Here are the little things that led me to the above conclusion:
I had Sr. Charlotte Francis for home room in the third grade. One day she gave our class an assignment to write a "make believe" story. A couple days later she selected five or six of my fellow students and me to read our stories to the kids in the next classrom down the hall. I wrote something about a "TV doctor" who made house calls to change tubes inside of televisions to make them feel better.
I was in the fourth or fifth grade when I learned that my friend Lawrence subscribed to Catholic Boy magazine. So I asked my mom to get me a subscription, too. The publication had a monthly writing contest. I submitted something about Babe Ruth and how my dad had told me stories about his hitting prowess. (Which was a total fabrication.) I won an "honorable mention," and the magazine, headquartered at the University of Notre Dame, sent me a check for $5.
In the sixth grade I had Sr. Jean Charles for homeroom. She gave the class an assignment to write an essay describing a character from a book, such that the reader was supposed to guess the character based on the written description. So I read a 96-page abridged version of Tom Sawyer by Mark Twain and completed the writing assignment. After about a week, Sister said she was disappointed in the overall writing effort of the class. Except for one paper. "Leonard, come up to the lectern and read your essay to the class." That was, perhaps, the biggest shock of my young life.
Later that year, the same nun gave us an assignment to select a picture from a magazine and to write an essay about how we interpreted it. So I cut the cover art from one of the issues of Catholic Boy, featuring a fire truck in front of a fire station being inspected by a fire fighter and some kids. This time, before the nun even looked at our papers, we were instructed to read them, one by one, in front of the class. After I read mine Sister asked, "Leonard, did you really write that?" "Yes, Sister," I replied respectfully. She seemed astonished. That was my second big shock of the school year.
I was in the eighth grade when I learned of an essay contest sponsored by the Polish Women's Alliance of America. Entrants were to write something about the United States and the United Nations. First, I looked up the United Nations in our family's Encyclopedia Brittanica Junior. Then, I submitted something based on the premise of a headline I had seen in an ad on a "car card" near the ceiling of a Detroit city bus : "The UN is not perfect. But what if we didn't have it?" I was surprised one afternoon when the school principal, Sr. Marie Ruth, walked into our classroom with a big trophy in her arms and announced that my essay had won first prize in the state competition.

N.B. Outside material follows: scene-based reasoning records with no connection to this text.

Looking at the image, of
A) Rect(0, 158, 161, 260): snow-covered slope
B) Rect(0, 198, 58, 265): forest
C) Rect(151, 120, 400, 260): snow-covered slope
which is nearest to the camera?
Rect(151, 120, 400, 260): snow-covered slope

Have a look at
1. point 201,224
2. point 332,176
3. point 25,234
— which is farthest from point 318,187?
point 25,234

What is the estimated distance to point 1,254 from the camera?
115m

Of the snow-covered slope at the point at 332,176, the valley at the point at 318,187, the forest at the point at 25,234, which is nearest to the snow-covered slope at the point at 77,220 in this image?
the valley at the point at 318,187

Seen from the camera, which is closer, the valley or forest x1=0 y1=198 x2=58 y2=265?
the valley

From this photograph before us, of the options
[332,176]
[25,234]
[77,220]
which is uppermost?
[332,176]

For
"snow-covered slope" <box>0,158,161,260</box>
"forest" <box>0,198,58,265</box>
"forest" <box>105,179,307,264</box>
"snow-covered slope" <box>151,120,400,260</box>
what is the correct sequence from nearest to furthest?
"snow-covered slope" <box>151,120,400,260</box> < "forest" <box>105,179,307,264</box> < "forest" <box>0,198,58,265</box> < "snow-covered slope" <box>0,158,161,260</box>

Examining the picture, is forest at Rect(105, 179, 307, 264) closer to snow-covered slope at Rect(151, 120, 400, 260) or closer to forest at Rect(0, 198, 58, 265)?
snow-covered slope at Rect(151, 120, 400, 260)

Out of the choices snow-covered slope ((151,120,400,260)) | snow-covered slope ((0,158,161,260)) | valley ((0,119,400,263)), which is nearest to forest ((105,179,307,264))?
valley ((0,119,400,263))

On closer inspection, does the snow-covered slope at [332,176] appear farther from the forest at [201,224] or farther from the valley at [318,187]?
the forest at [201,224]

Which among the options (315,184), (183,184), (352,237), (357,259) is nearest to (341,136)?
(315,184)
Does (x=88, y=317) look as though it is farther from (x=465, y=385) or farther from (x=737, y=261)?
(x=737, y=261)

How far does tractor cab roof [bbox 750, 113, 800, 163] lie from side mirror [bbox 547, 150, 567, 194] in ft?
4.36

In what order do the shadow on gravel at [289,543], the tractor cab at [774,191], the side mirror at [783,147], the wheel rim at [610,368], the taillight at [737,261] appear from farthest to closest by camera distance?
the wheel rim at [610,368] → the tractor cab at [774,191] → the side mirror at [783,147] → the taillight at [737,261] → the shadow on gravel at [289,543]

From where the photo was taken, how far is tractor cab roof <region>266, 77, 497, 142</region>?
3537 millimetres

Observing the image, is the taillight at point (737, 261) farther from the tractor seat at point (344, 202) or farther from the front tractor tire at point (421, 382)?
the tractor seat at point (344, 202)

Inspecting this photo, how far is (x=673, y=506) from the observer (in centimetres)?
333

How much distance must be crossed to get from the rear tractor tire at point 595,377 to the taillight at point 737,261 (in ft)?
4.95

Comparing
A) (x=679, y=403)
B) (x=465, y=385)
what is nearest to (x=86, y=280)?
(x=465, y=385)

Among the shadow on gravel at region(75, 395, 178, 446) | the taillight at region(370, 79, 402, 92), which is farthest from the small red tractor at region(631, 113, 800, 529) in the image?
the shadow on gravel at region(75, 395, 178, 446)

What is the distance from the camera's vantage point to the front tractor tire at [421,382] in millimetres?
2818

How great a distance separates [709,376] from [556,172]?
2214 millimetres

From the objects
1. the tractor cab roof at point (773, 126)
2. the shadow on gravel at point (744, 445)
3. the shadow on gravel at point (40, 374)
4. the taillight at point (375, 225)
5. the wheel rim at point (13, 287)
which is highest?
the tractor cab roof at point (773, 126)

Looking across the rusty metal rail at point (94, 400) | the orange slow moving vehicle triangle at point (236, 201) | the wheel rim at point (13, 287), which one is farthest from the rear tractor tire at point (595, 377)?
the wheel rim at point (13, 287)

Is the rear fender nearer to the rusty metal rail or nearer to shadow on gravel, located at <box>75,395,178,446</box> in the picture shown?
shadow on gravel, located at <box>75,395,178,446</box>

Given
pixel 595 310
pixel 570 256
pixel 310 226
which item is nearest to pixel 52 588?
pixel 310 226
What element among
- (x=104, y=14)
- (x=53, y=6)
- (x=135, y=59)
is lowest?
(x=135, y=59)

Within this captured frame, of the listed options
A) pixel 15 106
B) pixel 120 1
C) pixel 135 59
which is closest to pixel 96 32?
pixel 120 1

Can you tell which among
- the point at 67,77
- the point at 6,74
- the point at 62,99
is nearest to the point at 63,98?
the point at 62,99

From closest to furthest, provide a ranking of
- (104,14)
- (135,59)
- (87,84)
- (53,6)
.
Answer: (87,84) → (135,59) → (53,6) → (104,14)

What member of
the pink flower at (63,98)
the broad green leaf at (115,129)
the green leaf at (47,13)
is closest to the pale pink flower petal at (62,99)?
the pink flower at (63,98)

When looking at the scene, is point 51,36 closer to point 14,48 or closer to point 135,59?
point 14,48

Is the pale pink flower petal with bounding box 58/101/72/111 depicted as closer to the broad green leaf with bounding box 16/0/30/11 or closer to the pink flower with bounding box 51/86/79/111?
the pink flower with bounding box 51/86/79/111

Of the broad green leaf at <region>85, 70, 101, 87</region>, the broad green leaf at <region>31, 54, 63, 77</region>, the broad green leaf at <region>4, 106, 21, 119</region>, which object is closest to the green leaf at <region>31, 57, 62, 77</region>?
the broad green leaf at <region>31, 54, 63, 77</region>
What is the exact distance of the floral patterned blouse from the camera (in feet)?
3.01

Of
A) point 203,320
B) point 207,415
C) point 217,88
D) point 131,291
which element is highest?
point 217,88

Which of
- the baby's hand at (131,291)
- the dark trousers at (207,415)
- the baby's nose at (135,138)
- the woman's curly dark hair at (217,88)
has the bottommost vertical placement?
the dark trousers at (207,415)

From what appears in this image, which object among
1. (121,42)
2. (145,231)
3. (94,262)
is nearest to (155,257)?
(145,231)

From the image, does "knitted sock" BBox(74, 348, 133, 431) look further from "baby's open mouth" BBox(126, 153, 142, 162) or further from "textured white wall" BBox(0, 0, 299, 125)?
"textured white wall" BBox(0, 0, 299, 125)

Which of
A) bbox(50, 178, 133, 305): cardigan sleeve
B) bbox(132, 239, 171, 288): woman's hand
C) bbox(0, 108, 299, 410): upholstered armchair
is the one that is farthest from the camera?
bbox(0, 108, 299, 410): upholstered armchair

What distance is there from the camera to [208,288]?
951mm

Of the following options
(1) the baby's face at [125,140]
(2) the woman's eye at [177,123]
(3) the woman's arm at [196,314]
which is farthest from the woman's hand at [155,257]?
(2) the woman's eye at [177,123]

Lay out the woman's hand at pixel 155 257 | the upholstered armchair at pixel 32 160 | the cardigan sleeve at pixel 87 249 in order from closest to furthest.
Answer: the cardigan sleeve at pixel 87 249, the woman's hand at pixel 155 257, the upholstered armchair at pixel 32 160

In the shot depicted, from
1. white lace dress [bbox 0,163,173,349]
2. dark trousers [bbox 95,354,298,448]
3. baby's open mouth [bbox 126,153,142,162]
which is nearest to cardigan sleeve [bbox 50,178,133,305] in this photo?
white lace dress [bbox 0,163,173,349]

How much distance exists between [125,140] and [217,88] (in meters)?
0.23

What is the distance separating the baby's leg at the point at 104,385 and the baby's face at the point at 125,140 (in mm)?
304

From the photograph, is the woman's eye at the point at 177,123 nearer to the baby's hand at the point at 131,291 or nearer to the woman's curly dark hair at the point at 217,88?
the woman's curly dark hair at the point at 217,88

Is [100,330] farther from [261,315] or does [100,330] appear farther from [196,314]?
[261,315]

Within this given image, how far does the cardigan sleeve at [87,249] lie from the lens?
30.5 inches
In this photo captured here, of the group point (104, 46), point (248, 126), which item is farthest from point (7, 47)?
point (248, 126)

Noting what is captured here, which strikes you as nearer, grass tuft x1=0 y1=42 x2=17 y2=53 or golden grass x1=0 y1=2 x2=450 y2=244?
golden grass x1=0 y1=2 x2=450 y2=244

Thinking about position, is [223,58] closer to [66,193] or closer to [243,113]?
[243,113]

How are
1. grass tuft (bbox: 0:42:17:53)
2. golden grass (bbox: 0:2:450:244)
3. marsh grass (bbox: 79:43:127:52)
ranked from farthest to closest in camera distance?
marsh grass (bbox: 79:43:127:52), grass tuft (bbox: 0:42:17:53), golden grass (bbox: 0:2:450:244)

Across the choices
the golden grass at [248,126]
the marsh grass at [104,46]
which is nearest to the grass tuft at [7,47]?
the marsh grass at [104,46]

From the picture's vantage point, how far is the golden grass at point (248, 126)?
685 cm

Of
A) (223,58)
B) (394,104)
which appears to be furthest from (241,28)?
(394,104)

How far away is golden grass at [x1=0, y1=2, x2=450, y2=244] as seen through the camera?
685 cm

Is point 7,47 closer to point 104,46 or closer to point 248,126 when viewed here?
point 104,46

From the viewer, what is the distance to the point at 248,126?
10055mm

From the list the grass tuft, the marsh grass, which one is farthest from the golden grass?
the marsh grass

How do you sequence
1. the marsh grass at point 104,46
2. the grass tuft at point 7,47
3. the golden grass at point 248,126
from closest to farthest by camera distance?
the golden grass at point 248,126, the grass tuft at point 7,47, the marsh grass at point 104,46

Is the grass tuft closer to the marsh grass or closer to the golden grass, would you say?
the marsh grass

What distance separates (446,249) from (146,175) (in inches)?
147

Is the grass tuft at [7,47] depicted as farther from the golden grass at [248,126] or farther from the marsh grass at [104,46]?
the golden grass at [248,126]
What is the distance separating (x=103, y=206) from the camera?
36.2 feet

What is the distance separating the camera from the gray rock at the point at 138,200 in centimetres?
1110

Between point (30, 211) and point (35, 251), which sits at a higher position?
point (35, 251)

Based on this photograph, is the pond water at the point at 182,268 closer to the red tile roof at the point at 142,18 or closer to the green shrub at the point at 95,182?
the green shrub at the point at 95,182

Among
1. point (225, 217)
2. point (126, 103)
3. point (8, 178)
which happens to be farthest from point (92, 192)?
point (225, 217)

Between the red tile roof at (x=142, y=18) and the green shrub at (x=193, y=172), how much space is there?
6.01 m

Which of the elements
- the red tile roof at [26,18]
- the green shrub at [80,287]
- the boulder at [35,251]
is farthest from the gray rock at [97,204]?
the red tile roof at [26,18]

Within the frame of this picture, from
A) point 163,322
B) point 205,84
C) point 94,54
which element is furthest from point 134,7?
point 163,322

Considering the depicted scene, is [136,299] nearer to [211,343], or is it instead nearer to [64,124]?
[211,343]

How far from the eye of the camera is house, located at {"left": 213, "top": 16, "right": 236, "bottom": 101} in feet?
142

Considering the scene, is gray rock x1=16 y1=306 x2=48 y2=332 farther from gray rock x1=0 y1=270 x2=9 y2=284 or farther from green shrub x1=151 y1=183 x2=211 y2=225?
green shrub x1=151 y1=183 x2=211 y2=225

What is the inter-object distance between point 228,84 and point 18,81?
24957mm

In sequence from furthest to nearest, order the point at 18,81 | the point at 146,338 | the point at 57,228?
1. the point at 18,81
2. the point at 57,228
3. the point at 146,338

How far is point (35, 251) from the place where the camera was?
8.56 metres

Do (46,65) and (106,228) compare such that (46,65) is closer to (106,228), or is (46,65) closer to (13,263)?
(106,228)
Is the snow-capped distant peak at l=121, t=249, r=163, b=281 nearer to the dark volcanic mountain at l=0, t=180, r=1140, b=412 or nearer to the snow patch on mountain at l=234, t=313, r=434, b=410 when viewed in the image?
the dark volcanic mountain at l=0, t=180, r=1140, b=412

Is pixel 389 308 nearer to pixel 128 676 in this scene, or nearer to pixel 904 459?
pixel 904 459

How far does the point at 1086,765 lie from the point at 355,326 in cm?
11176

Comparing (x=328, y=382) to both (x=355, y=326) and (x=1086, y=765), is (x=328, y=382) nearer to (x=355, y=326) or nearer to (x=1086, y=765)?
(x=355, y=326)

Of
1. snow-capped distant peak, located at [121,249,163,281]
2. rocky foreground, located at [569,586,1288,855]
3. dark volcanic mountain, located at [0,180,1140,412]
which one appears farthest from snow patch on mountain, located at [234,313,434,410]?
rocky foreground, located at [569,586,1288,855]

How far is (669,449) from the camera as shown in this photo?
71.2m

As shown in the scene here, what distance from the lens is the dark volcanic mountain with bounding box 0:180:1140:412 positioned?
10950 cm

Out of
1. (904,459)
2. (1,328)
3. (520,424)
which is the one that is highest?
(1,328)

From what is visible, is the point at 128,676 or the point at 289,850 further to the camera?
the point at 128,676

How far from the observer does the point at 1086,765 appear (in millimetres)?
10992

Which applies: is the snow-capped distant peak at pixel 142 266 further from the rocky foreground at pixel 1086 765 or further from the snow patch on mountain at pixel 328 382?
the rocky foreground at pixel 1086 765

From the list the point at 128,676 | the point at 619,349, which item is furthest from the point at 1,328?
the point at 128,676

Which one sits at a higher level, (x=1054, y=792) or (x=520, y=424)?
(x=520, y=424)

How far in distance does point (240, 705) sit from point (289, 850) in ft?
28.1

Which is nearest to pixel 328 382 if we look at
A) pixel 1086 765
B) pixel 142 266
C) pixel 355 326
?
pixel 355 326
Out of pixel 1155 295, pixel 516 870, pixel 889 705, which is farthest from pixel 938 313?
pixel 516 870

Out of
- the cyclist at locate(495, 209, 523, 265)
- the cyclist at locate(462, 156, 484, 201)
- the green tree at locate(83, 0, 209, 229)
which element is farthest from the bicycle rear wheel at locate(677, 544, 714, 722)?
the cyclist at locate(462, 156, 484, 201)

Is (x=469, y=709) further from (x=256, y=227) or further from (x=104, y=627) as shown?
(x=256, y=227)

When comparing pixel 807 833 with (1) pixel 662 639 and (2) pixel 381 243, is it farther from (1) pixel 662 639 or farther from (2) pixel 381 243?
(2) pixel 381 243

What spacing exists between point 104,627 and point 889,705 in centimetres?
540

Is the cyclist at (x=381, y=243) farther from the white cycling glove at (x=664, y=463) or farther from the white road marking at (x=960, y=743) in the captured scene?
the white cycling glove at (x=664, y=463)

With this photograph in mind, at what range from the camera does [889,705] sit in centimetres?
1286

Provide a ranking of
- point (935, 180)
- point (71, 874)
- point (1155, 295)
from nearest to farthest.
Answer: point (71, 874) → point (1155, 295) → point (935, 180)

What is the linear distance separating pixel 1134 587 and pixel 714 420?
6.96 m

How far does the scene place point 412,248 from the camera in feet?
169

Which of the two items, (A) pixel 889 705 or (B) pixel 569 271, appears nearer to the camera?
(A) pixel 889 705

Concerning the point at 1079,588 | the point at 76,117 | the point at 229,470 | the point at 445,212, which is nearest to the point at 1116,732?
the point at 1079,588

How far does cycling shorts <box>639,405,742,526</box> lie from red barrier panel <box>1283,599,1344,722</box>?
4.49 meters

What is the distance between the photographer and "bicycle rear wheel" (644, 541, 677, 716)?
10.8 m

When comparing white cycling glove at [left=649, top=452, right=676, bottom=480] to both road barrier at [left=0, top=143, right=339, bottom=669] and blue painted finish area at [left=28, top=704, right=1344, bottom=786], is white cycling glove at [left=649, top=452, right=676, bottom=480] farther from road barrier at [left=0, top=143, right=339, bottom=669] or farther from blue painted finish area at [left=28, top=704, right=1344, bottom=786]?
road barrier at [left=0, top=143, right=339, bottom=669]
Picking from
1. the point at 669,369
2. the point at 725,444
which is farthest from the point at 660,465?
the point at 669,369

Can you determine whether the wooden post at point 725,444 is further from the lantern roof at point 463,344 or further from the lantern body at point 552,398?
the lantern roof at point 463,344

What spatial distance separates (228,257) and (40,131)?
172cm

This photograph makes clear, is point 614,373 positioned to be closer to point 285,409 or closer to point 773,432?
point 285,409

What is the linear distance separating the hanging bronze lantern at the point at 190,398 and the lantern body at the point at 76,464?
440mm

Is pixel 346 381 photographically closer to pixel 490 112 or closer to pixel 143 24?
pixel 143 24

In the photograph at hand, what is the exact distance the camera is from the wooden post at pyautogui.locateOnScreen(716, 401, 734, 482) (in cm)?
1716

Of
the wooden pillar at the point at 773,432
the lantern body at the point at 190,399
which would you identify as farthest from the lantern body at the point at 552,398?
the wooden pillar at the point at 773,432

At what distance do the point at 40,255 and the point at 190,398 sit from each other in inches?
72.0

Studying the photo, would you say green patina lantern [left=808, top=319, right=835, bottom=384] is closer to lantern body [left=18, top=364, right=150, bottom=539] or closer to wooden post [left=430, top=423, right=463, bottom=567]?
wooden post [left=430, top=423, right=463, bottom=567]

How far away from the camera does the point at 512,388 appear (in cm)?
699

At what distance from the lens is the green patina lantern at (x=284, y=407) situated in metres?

By the time I was a teenager I realized that I had a talent for writing papers, essays, sports stories, letters, etc. However, I struggled with writing fiction. Nevertheless, after receiving an assignment to write a short story for English class during my junior year, I was surprised to hear from several friends that Sister Ann Josepha had read my story aloud to another English class. I think its title was "The Thing." The setting was in a mysterious dark tunnel, and I wrote about a light at the end of it that kept getting bigger and bigger. I can't remember anything else. I do remember, however, that Sr. Ann Josepha never said a word about my story to me.
The St. Alphonsus Class of '65 was the first not to have a yearbook (inadequate funds). So I was approached by several students to be the editor of a makeshift version--mimeographed sheets bound in a duotang. I recruited a small staff who contributed short biographies of each member of our 120-student graduating class. No photos. No art. Nothing but words. About 15 years ago someone gave me a copy they had saved. It was a hoot to go back and read what we had written.
Finally, I was asked to write some "liner notes" for the graduation announcement of our senior class. I wrote something about our class's high school journey, while envisioning how I imagined one of the popular girls in our class probably felt about it. I was surprised when that same girl came up to me one day and said that what I'd written had captured the essence of her young life, bringing tears to her eyes.
Addendum:
Thinking that I was likely to become a reporter one day, I enrolled in the journalism curriculum at Michigan State. During my first two years, I rarely received a grade better than a C in my field of study because I had difficulty adjusting to the discipline's "who, what, when, where" form of writing. So I switched my major to advertising to become a copywriter. During my second year I took an elective class called Essay Writing, English 213. There were fewer than 20 students in the class. And each week we were to submit an essay based on a topic of our own choosing.
Most weeks the professor complimented my work but counseled me to "cut it to the bone" and to avoid what he called "automatic language" (overused words, cliches, typical phraseology, etc.) At the end of the last paper I submitted that semester he wrote, "A for paper and A for the class. May I keep a copy of this for use in future classes?" That was the day I became absolutely convinced that "I can do this."
Finally, the biggest point of this essay: I had a pretty good idea of what I wanted to be when I was just a kid. I am so thankful that I had the awareness to know it, the drive to pursue it, and the goal to become it. Looking back on it all, realizing that I had a budding talent at an early age was one of the luckiest elements of my entire life. Other than the brief periods of time that I reported to a boss I didn't like, I went to my job feeling happy almost every day. I got paid for doing something I would have done for nothing, as they say, if I could afford it.
It's one of the reasons I'm likely die with a feeling of fulfillment.